Tricked into an involuntary marriage in China, Sanmei has been granted leave to bury her failing grandfather. Even though she left behind a child in Yunnan, she has no intention of returning. Determined to make some real money, she gets involved with her drug dealing cousin. Her deal with the scooter driver is simple. If he does the driving, she will handle all the exchanges, giving him a healthy cut for his efforts. They might not be Bonnie and Clyde, but we can all assume they are headed in a similar direction. Yet despite their reckless behavior, Midi Z would not have us judge them harshly. After all, they have taken some pretty drastic steps to secure legitimate work, only to be disappointed at every step.

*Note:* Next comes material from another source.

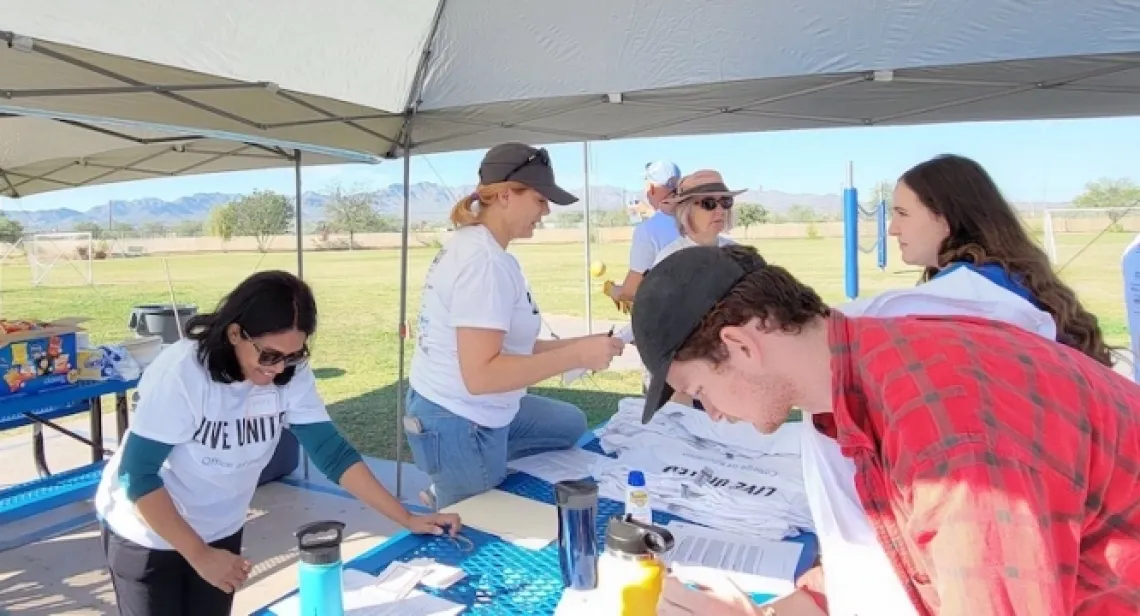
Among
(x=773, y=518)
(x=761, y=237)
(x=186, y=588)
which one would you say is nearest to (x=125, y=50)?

Arguably, Ice is an unusually ambitious film, grappling with at least two and a half hot button issues. Obviously, Midi Z shines a light on Burma’s drug related social pathologies. He also directly addresses the plight of migrant workers, particularly with respects to bait-and-switch white slavery. Finally, Poison drops intriguing, if under-developed, hints regarding the extent secular modernity has challenged cultural and religious traditions. As a case in point, Sanmei’s return from China was delayed so she could retrieve her grandfather’s burial clothes, which had to be secretly buried themselves to survive the Cultural Revolution.
The Burma-born, Taiwan-based Midi Z is almost a one-man dynamo for the nascent Burmese film business (and they do call their nation Burma, rather than “Myanmar”). His eye for visuals has sharpened considerably since Return to Burma. However, the narrative balance is a bit out of whack. He spends considerably more time establishing the crumminess of the two protagonists’ lives than building suspense around their illicit trade. Still, the closing scene will knock the wind out of audiences, vividly reminding us just who the biggest loser is amidst this tale of woe.
Given her frequent collaborations with Midi Z, Wu Ke-xi probably qualifies as the first lady of Burmese cinema. In a chilling performance, she conveys both desperate vulnerability as well as a chillingly nihilistic inclination. In contrast, Wang Shin-hong is almost too reserved as the scooter-driver, even making it rather tricky to discern when he is stoned. Nevertheless, when he loses it down the stretch, it is something fierce to behold.